Con los 80 recién cumplidos, y sumando, Andrei Konchalovsky, mítico colaborador de Tarkovski, también director de "El Tren del Infierno""Tango & Cash" "Homer & Eddie", confirma la plena buena forma que demostró recuperar con "El cartero de las noches blancas", a competición en Venecia 2014 y sobre todo con "Paraíso", suerte de evocación de "La Lista de Schindler", un homenaje espiritualmente profundo y estéticamente exquisito hacia las víctimas rusas de la II Guerra Mundial, que tenía como sus principales señas de identidad el poderío del monólogo confesional y el examen de conciencia, una  pulcra propuesta monocromática y un insólito empleo del found footage.

¿Qué es?

"Chernobyl" + "Bloody Sunday"

¿Qué ofrece?

Cuenta el ilustre realizador ruso que con "Dear Comrades! quería hacer una película sobre la generación de sus padres, aquella que luchó y sobrevivió a la Segunda Guerra Mundial con la convicción de que era un honor morir "por la Patria, por Stalin", que atesoraba una confianza incondicional en los objetivos del comunismo, en la posibilidad de crear una nueva sociedad a través del esfuerzo de millones de personas. Para ello, toma como punto de partida un hecho real acaecido en Novocherkask en 1962, con la muerte de Stalin aún en caliente y con la nueva Unión Soviética dando sus primeros pasos. Hablamos de un hecho real convertido en tragedia que directamente erosiona todos aquellos valores, humanos, sociales y laborales, por los que supuestamente se regía la política comunista del imperio soviético. La devoción incondicional del individuo manipulada y subyugada por los corruptos y desalmados mecanismos de un insondable aparato de estado represivo y autoritario. La pureza ideológica de una generación absolutamente demolida por ello y, lo que resulta más devastador aún, algo que no es para nada nuevo y que más bien ha sido recurrente y se han venido sufriendo las generaciones previas.
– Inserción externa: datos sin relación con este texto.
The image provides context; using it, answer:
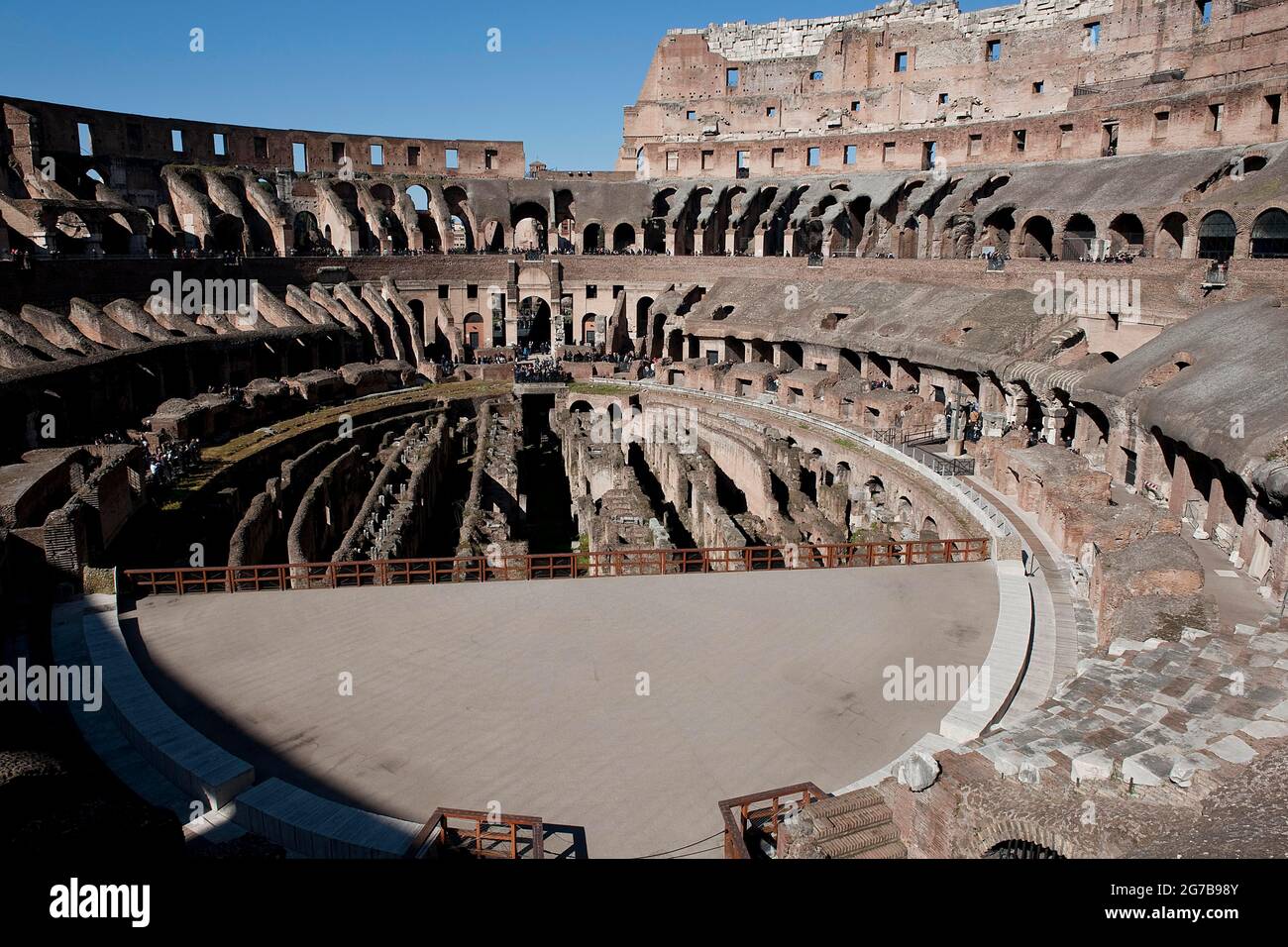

Un contexto devastador y complejo que Andrei Konchalovsky reconstruye con absoluta fidelidad y precisión, incidiendo en los hechos que realmente sucedieron, señalando esta época como lo que el paso del tiempo ha demostrado que verdaderamente es: una suerte de irreversible punto de inflexión en el que la Historia destapa la trágica realidad de los hechos, marcada por el derrrumbamiento del mito y la traición a unos ideales que parecían incorruptibles. Es sobre esta revelación que "Dear Comrades!" reconstruye de forma impecable los hechos a través de un pulcro y preciosista empleo del blanco y negro tal y como ya hiciera con "Paraíso". Una pena, sin embargo, que en este caso lo haga desde el máximo rigor y no se aventure a incidir en la fuga y la ruptura como ya lo hiciera con su anterior y también excepcional película. Aún y así, obra mayor.